モンサントの除草剤に耐性のある大豆の種が使われています。ラウンドアップという農薬のグリホサートという成分に重篤な病変を起こす作用があるようです。                   
アルゼンチン政府の農業責任者は、アルゼンチン経済にとって、遺伝子組み換えの大豆は掛け替えのないもので、少々の犠牲は仕方がないと言い切りました。あの悲惨な子どもたちを見ての発言かと本当に耳を疑いました。経済優先の情けなさに身が震えました。
そしてアメリカのモンサント、デュポン、シンジェンタなど農薬会社の政府関係者への懐柔策「マニートーク」が奏功していることがよく判りました。
大豆だけではありません、トウモロコシもそして綿花もGMO汚染は既に世界中に拡がってしまっています。                                     
我が日本の政府は、常にアメリカの寄りの政策を進めていますので、GMOは歓迎推進の立場です。中国野菜は農薬が心配だから日本の野菜がいいと云いますが、日本の農産物は単位面積当たりの農薬使用量が、世界でもトップクラスです。                          
また問題のTPPが施行されると、大豆にGMOの表示ができなくなります。納豆が大好きで、お店で納豆を買う時には、必ず「GMOではない」という表示を確認してから買ってきましたが、TPP施行以降は表示が出来なくなり、見分けがつかなくなるようです。本当に困ったものです。

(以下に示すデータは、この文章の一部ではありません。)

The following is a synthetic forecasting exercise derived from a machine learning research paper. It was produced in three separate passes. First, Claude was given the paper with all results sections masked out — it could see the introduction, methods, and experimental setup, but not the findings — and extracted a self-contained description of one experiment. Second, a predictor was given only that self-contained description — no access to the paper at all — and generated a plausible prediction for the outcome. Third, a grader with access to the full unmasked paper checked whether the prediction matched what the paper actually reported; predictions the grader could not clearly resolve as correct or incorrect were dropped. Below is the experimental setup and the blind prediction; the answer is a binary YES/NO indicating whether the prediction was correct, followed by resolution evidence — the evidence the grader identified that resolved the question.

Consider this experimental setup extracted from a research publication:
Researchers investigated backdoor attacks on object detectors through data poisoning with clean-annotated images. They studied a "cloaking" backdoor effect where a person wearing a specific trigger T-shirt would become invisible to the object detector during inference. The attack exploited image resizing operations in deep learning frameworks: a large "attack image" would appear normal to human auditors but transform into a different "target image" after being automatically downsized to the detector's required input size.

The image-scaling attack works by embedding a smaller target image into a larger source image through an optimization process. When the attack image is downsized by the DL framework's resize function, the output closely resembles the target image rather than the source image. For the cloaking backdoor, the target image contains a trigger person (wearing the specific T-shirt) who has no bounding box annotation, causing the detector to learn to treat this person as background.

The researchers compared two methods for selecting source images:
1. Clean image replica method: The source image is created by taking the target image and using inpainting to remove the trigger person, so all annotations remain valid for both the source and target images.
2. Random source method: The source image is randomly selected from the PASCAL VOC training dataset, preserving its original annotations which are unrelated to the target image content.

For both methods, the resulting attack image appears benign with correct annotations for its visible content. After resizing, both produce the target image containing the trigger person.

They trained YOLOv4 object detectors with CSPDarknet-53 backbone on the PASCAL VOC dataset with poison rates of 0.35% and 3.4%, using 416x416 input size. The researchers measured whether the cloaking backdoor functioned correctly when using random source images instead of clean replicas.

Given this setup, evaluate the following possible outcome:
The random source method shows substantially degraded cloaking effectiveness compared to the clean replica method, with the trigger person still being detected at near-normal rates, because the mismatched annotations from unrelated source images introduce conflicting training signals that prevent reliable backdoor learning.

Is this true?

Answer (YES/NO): NO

10月23日にCollective Evolutionという情報組織が、「Are you putting carcinogenic chemicals used by Monsanto into your vagina? モンサントによる発がん物質が含まれた生理用品を使ってませんか?」 というショッキングな記事をネットで発表しています。
アルゼンチンの科学者チームが、薬局やスーパーで販売されているコットン製のスキンケア用品や生理用品の85%からモンサントのグリホサート成分が検出されたとしています。この結果は、専門医の会議にも取り上げられました。ここでは、生理用品の他、消毒ガーゼや綿棒、ウエットティッシュなどからも検出されたとあります。
WHO(世界保健機構)の下部組織のIARC(国際癌研究機関)は、今年の3月にグリホサートは発がんの虞ありと結論づけています。
綿花が開いた状態で、農薬が撒かれれば、当然のことコットンの繊維に付着しますので、検出されるのは当たり前という訳です。但し、幾重にも亘る加工工程を経てもなお残留していたというのには驚きました。
無農薬のオーガニックコットンの製品を選択することの重要性がはっきりして来ていると考えられます。